#### [The request]
Edit the part of the listing that opens with the line containing "From the objects listed as" and runs through the end of the listing: replace "closest" with "nearest" and leave everything else unchanged. Return only those lines.

>> Start Material supplied

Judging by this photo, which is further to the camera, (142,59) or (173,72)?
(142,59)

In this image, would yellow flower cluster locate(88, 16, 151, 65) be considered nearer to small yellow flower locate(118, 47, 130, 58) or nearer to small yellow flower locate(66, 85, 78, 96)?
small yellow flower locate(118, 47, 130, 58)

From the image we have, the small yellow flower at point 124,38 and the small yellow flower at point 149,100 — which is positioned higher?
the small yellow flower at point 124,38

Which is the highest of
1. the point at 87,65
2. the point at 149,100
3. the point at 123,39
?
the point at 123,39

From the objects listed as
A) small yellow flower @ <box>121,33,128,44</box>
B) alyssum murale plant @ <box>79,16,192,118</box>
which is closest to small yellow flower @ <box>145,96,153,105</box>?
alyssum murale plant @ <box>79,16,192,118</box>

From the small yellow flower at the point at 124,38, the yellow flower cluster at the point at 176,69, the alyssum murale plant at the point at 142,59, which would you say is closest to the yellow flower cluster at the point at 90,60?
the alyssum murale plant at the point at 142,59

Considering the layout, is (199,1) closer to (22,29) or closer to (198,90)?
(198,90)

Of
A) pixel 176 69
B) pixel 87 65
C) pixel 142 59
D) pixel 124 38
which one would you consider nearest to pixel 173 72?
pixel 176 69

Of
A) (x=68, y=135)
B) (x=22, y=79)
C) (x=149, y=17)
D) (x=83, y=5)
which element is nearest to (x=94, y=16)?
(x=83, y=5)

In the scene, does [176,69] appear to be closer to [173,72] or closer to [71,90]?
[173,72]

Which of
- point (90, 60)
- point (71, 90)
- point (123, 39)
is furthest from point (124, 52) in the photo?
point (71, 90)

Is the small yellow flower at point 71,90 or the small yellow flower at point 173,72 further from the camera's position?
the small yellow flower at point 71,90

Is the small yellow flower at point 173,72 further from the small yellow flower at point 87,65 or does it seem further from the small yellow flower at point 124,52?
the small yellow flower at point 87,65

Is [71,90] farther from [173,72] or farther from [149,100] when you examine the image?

>> End Material supplied

#### [Exercise result]
From the objects listed as
A) small yellow flower @ <box>121,33,128,44</box>
B) alyssum murale plant @ <box>79,16,192,118</box>
which is nearest to small yellow flower @ <box>145,96,153,105</box>?
alyssum murale plant @ <box>79,16,192,118</box>

From the small yellow flower at the point at 124,38, the yellow flower cluster at the point at 176,69, the alyssum murale plant at the point at 142,59, which would you say is nearest to the yellow flower cluster at the point at 90,60?
the alyssum murale plant at the point at 142,59

Considering the layout, is (199,1) closer to (22,29) or closer to (198,90)?
(198,90)

Of
A) pixel 176 69
B) pixel 87 65
C) pixel 142 59
D) pixel 124 38
which one would you consider nearest to pixel 173 72?
pixel 176 69

Of
A) (x=68, y=135)
B) (x=22, y=79)
C) (x=149, y=17)
D) (x=83, y=5)
which element is nearest to (x=94, y=16)?
(x=83, y=5)

In the scene, does [176,69] appear to be closer to [173,72] or closer to [71,90]?
[173,72]

Which of
- point (90, 60)
- point (71, 90)
- point (123, 39)
is furthest from point (124, 52) in the photo?
point (71, 90)

Is the small yellow flower at point 71,90 or the small yellow flower at point 173,72 further from the camera's position?
the small yellow flower at point 71,90

Is the small yellow flower at point 173,72 further from the small yellow flower at point 87,65 or does it seem further from the small yellow flower at point 124,52?
the small yellow flower at point 87,65

Is [71,90] farther from [173,72] or farther from [149,100] when you examine the image?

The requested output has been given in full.